Of the lines below, copy those that hold the word "States".

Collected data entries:
• • •

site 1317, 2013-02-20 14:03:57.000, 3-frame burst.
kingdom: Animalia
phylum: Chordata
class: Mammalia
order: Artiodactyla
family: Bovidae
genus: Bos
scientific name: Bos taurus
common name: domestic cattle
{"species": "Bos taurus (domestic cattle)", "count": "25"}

• • •

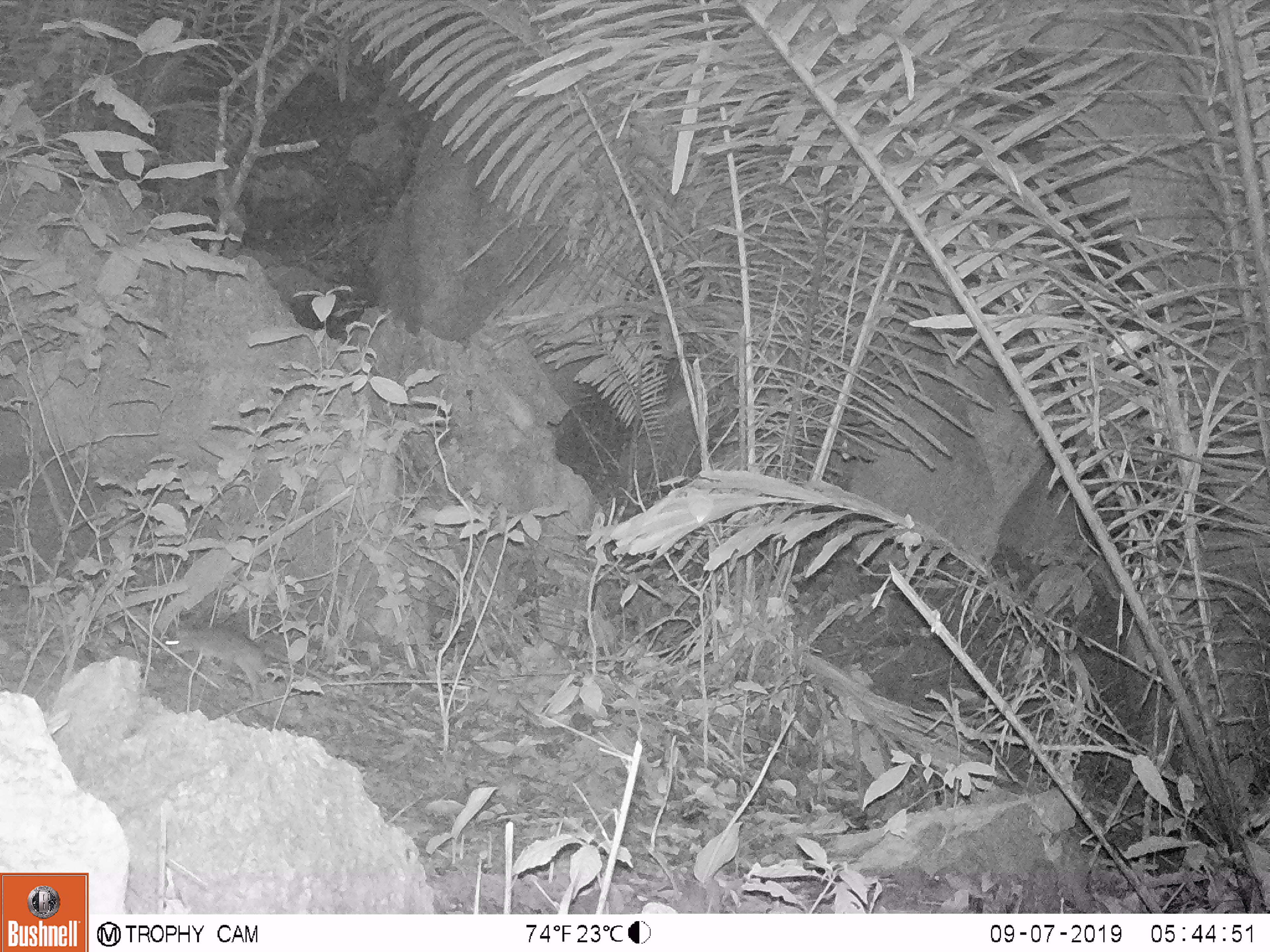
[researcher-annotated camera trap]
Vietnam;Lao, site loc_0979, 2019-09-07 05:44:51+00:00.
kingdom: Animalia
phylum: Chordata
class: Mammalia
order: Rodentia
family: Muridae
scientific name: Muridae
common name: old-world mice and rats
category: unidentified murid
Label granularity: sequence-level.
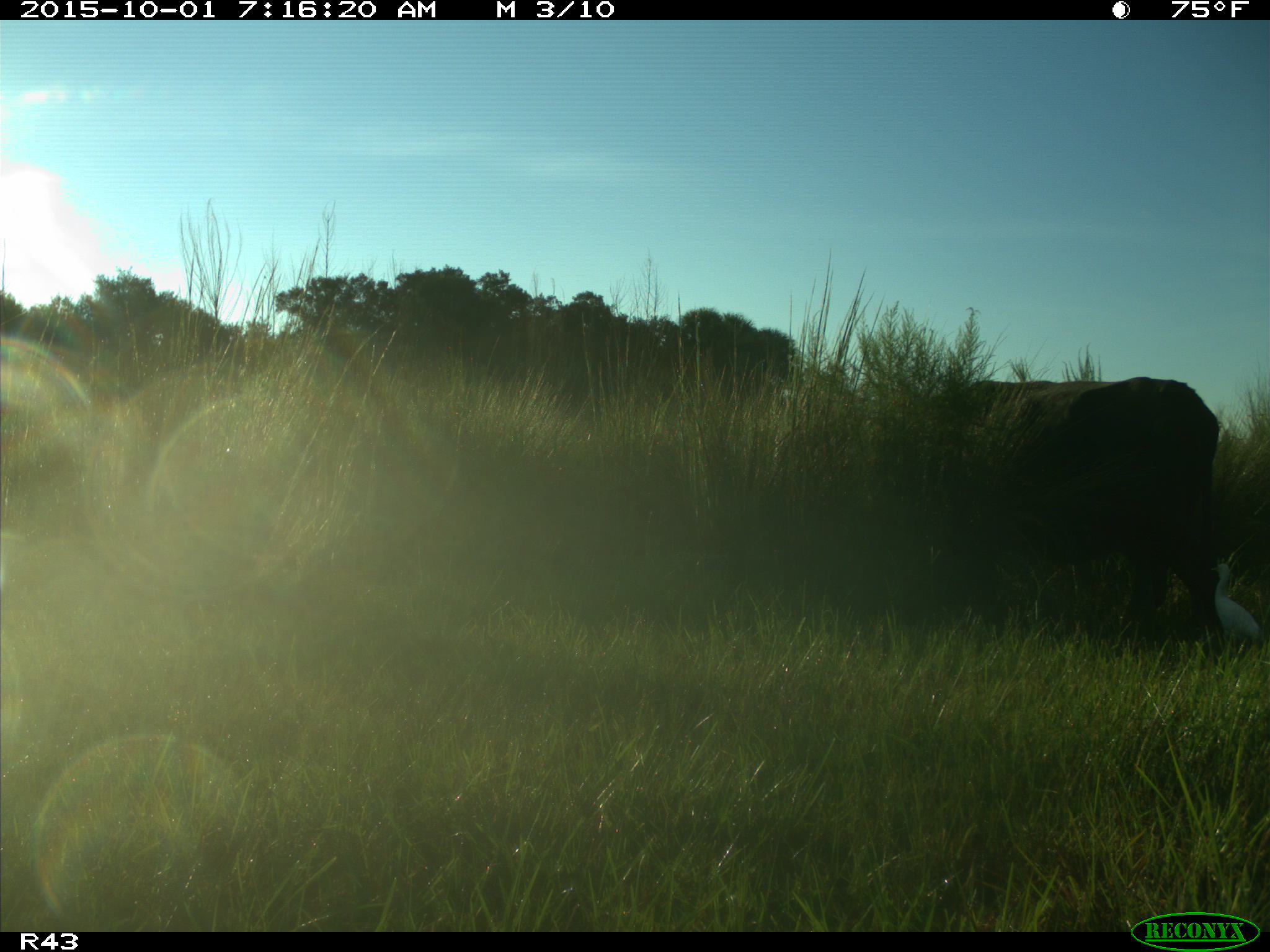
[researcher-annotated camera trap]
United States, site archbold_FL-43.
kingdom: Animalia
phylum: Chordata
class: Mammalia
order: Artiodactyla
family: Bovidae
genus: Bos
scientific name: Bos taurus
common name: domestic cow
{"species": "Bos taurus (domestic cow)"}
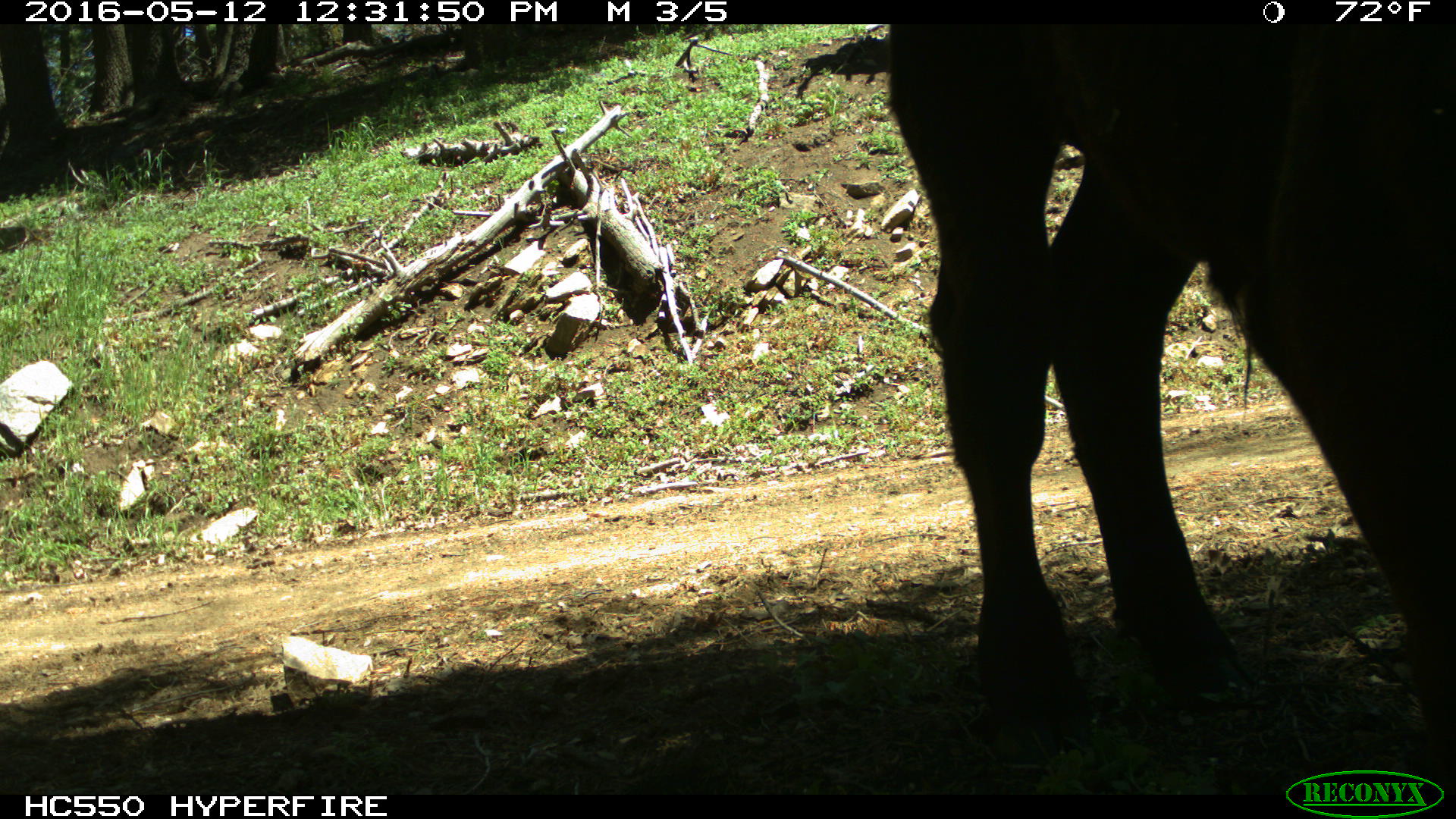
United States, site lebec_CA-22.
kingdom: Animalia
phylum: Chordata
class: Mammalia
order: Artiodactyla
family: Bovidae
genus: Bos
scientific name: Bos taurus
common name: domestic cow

• • •

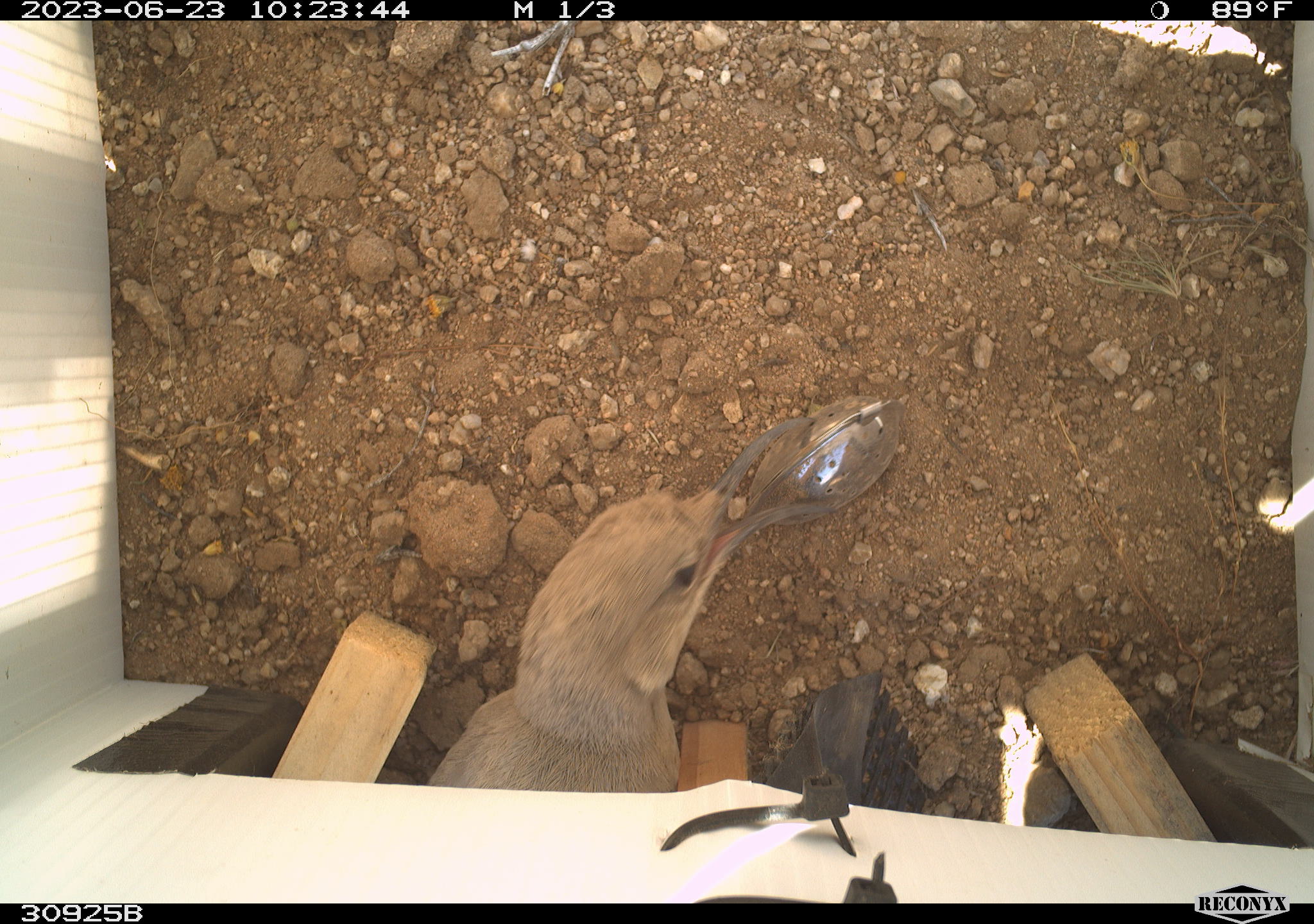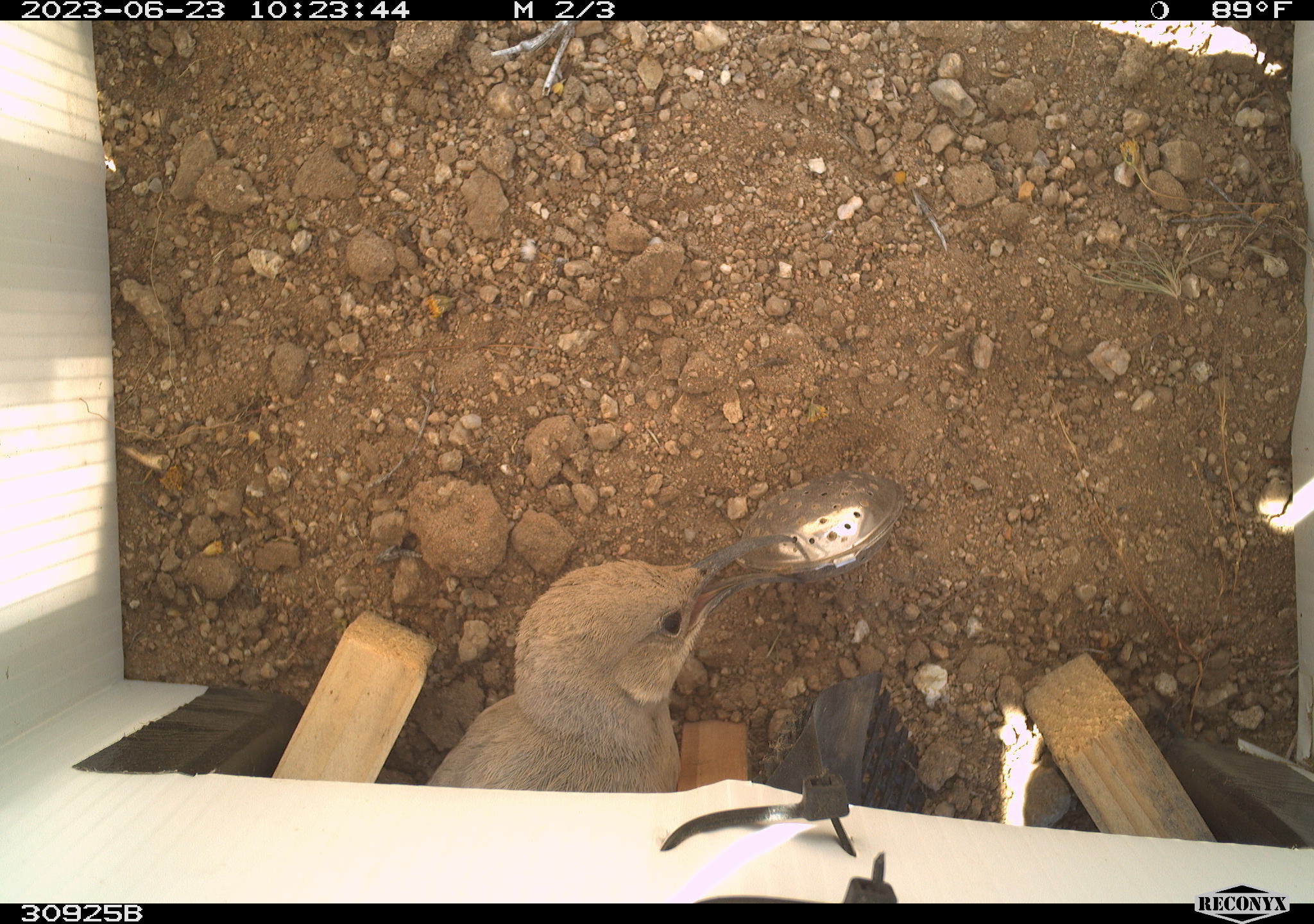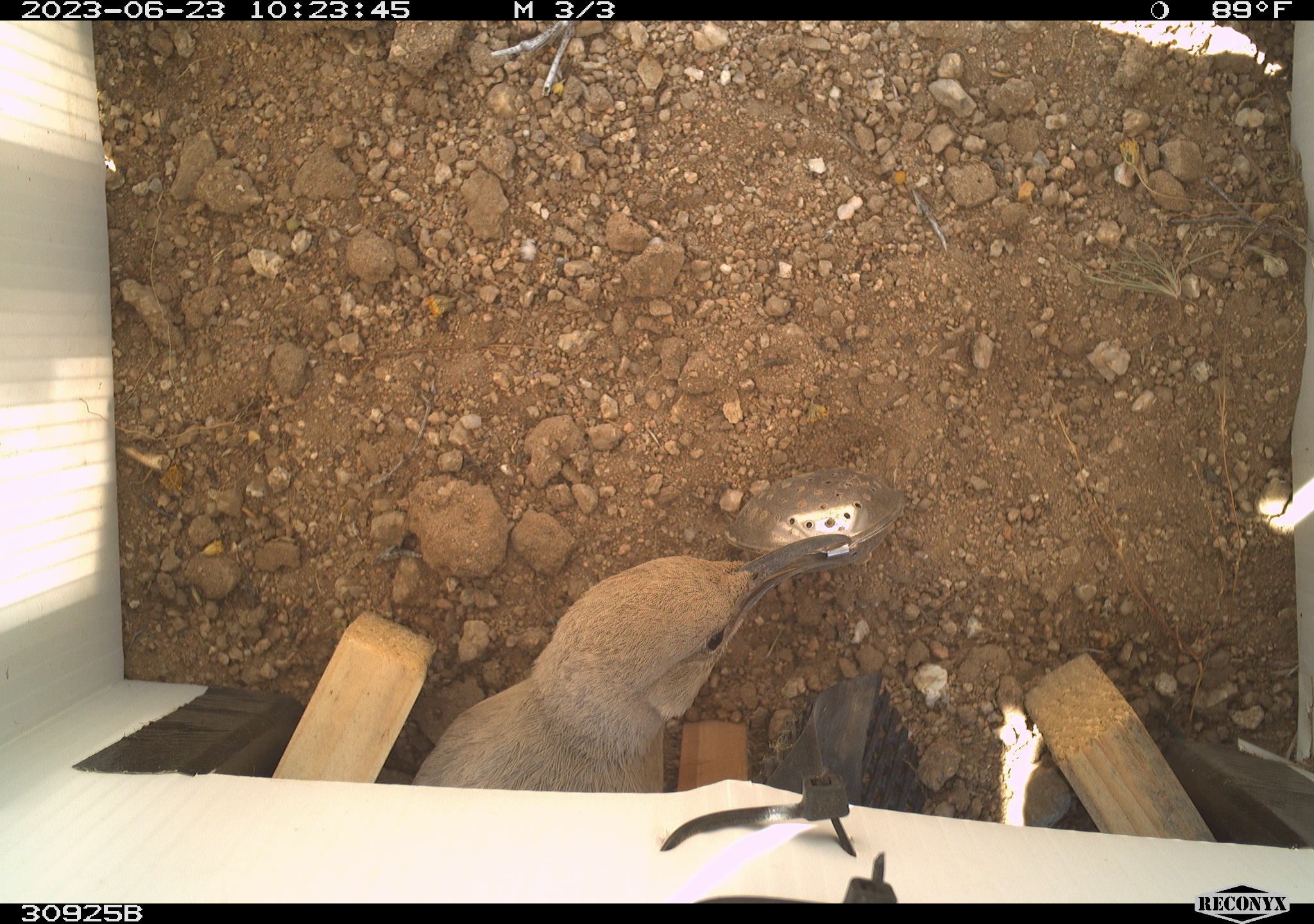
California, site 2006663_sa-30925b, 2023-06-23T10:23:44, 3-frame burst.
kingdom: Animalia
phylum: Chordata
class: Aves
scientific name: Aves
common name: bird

• • •

SOLUTION TO THIS TASK:
United States, site archbold_FL-43.
United States, site lebec_CA-22.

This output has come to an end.